=== Exercise aim ===
Locate the line that contains "Looking at the scene, of". Copy it and every following line through the end of the records, exactly, and include nothing else.

=== Spatial relationship records ===
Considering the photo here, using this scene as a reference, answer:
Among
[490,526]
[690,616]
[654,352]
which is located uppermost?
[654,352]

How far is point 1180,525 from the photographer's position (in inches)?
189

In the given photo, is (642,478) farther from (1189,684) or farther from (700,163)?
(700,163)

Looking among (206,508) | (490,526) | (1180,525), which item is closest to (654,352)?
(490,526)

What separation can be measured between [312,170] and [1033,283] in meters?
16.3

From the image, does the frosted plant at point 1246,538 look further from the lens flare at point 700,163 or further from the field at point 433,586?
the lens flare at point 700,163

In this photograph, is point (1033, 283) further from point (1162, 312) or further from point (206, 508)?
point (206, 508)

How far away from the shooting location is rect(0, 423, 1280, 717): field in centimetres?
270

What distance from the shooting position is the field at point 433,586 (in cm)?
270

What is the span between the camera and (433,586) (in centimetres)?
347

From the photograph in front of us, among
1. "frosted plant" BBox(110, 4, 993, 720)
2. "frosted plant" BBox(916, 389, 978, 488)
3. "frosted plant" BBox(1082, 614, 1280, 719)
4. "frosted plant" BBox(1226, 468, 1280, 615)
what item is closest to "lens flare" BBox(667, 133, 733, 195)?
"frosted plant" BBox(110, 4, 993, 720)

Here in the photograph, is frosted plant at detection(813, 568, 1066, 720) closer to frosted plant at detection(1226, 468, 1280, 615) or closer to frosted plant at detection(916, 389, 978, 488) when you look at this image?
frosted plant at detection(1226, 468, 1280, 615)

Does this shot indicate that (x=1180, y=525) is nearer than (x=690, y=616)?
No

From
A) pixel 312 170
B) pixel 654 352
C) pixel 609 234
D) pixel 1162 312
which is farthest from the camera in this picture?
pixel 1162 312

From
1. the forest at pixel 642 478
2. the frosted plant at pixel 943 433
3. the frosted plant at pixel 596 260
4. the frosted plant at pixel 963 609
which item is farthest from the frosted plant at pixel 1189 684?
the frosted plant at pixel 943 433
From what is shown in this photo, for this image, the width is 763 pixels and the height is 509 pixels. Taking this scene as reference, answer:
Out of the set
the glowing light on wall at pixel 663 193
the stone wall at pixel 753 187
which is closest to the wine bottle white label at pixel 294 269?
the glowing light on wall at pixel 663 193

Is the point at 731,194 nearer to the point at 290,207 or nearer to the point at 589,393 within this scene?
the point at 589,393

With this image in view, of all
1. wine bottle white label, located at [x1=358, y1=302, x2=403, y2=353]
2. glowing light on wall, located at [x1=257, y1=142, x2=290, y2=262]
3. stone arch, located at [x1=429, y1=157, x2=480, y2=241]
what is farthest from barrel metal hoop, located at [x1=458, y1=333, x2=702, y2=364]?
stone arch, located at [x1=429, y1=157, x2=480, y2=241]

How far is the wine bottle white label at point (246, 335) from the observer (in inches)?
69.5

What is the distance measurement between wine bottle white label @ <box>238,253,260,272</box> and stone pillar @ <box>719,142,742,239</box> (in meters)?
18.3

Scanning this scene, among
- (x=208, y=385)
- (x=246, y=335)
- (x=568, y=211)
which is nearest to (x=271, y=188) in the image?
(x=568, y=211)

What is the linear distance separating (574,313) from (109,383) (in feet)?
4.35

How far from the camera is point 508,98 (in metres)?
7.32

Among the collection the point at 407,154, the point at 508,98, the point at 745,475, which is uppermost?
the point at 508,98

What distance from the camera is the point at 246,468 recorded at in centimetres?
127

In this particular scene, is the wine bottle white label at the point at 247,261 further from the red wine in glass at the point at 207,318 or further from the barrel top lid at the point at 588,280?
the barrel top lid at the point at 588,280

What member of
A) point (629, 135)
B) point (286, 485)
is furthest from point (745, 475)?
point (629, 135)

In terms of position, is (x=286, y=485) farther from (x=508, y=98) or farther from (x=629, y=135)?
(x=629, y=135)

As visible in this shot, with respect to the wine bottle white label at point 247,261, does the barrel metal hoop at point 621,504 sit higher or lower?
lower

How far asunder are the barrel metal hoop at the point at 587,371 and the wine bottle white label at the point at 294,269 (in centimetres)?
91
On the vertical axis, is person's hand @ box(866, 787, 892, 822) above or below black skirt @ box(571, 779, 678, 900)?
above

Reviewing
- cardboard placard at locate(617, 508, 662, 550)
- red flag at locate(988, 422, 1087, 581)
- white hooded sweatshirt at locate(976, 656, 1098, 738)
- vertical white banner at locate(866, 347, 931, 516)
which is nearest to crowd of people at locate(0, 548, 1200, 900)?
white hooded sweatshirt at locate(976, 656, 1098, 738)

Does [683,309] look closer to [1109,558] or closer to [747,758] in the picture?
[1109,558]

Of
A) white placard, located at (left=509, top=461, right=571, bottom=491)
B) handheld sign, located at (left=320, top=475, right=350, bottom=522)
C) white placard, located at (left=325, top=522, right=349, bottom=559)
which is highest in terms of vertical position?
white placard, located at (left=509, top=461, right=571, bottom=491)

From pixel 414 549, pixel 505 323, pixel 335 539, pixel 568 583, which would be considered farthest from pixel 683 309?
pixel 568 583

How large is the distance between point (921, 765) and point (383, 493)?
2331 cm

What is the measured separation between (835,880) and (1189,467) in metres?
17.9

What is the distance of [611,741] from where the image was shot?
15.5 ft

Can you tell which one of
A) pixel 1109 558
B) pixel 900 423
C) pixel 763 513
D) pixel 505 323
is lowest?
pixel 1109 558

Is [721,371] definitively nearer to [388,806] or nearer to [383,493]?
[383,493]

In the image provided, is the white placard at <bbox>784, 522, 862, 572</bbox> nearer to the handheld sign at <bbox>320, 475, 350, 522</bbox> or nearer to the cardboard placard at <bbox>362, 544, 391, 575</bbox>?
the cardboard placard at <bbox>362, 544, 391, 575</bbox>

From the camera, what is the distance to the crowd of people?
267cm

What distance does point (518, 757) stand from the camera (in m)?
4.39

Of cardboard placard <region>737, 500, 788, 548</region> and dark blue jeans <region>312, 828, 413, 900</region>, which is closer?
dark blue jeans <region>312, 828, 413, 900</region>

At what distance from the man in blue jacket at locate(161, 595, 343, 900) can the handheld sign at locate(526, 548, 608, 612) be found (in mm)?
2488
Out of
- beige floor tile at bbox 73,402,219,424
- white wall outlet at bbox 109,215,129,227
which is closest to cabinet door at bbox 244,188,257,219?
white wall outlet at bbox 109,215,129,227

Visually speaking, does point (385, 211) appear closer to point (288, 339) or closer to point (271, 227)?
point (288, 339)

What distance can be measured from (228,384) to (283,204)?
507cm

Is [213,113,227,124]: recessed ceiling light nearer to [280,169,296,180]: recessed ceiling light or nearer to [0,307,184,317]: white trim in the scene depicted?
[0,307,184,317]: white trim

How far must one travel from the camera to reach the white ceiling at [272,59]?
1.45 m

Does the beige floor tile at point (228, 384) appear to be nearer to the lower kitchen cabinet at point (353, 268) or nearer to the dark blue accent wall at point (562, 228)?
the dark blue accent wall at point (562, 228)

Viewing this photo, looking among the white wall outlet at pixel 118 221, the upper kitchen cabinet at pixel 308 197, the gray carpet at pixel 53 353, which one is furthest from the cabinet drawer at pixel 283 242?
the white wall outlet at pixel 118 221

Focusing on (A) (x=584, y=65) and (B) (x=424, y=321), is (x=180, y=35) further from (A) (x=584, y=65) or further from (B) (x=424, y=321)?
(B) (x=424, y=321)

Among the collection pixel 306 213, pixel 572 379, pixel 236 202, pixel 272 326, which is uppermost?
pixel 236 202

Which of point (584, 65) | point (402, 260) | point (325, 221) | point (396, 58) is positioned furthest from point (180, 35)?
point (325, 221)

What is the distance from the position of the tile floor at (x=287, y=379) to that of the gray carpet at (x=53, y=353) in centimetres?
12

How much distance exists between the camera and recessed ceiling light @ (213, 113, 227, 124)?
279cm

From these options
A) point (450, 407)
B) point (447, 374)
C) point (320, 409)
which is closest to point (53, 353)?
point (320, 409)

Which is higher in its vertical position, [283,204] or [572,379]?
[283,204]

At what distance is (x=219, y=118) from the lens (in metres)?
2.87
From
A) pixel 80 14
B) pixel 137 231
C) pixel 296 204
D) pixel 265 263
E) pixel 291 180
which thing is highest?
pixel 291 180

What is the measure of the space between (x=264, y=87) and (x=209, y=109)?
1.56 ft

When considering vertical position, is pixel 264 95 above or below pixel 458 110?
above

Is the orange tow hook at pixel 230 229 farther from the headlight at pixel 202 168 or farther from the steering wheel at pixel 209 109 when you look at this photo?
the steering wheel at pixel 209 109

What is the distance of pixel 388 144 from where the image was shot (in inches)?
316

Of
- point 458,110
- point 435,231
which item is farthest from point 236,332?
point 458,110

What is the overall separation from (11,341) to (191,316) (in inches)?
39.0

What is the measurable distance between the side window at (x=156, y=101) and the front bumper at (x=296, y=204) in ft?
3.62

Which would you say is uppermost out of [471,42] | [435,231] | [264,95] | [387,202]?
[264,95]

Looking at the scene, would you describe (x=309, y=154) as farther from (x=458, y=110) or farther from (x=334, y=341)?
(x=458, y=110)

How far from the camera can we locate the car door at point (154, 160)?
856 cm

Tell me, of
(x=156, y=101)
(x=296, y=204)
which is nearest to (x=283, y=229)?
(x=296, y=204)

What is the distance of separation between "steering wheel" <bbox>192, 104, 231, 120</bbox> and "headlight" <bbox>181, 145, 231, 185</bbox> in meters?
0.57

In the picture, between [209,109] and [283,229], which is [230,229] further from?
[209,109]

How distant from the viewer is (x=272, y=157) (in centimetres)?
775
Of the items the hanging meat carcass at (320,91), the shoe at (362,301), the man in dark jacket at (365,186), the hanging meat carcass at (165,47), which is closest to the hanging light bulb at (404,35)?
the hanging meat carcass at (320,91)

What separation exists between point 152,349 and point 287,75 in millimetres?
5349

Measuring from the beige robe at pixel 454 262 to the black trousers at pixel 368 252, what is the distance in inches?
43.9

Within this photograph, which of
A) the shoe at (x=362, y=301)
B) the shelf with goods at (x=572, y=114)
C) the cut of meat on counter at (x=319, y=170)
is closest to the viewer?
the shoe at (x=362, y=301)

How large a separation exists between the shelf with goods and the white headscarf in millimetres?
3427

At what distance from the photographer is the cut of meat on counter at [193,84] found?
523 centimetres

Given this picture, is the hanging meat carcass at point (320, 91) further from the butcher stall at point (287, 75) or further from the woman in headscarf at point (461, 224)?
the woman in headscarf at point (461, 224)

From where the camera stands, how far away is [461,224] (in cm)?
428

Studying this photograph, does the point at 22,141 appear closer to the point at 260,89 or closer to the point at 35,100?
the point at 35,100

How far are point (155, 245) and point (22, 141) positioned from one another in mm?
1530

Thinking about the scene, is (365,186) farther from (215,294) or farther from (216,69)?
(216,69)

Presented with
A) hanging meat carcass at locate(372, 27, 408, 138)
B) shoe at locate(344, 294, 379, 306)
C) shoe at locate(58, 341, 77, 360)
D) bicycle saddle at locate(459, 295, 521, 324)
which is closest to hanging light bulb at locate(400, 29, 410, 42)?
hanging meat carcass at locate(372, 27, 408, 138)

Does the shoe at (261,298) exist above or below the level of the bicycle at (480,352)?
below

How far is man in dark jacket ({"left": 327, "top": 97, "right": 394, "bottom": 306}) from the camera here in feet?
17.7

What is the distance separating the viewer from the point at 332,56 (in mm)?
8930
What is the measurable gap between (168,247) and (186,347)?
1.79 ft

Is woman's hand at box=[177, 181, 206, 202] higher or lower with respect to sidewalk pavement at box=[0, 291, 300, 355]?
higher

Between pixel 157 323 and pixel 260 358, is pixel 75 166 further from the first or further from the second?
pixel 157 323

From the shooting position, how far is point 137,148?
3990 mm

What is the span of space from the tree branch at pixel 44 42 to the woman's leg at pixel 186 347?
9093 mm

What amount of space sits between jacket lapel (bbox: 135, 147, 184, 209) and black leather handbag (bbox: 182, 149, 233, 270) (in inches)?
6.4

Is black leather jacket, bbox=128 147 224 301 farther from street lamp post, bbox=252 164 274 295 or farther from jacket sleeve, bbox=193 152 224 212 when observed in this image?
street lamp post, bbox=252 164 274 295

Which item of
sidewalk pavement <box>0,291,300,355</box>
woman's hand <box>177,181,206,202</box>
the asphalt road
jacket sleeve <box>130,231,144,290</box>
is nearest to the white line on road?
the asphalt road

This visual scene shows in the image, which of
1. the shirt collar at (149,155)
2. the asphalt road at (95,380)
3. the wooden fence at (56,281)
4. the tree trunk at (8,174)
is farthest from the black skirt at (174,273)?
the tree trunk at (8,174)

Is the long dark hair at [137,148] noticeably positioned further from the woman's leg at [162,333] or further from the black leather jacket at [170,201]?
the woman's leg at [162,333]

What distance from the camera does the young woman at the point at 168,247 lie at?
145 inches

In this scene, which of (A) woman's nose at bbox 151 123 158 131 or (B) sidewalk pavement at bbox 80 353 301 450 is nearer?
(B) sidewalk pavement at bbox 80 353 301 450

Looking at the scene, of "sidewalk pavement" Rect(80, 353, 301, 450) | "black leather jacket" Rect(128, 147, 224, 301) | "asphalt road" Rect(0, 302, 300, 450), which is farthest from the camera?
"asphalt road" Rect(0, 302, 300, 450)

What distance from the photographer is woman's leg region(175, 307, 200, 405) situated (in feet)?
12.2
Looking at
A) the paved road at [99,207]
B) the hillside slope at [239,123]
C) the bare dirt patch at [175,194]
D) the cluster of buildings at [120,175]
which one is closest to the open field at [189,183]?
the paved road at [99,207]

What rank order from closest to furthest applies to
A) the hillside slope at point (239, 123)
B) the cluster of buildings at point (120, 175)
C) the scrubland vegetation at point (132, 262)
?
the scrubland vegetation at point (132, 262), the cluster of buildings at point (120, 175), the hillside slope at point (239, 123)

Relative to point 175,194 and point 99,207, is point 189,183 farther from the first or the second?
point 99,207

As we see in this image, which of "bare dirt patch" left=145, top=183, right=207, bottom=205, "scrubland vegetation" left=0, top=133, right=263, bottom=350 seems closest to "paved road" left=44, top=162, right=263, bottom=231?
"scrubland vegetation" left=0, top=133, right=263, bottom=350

=== Complete response ===
Looking at the scene, of "sidewalk pavement" Rect(80, 353, 301, 450) | "black leather jacket" Rect(128, 147, 224, 301) | "asphalt road" Rect(0, 302, 300, 450), which is farthest from the camera?
"asphalt road" Rect(0, 302, 300, 450)

What distance from the photographer is woman's leg region(175, 307, 200, 405) situated (in feet)?
12.2
Looking at
A) the paved road at [99,207]
B) the hillside slope at [239,123]
C) the bare dirt patch at [175,194]
D) the cluster of buildings at [120,175]
which one is closest to the open field at [189,183]?
the paved road at [99,207]

What rank order from closest to furthest applies to
A) the hillside slope at point (239, 123)
B) the cluster of buildings at point (120, 175)
C) the scrubland vegetation at point (132, 262)
?
the scrubland vegetation at point (132, 262), the cluster of buildings at point (120, 175), the hillside slope at point (239, 123)

Relative to point 175,194 and point 99,207, is point 189,183 farther from the first or the second?
point 99,207

As we see in this image, which of "bare dirt patch" left=145, top=183, right=207, bottom=205, "scrubland vegetation" left=0, top=133, right=263, bottom=350 seems closest to "paved road" left=44, top=162, right=263, bottom=231?
"scrubland vegetation" left=0, top=133, right=263, bottom=350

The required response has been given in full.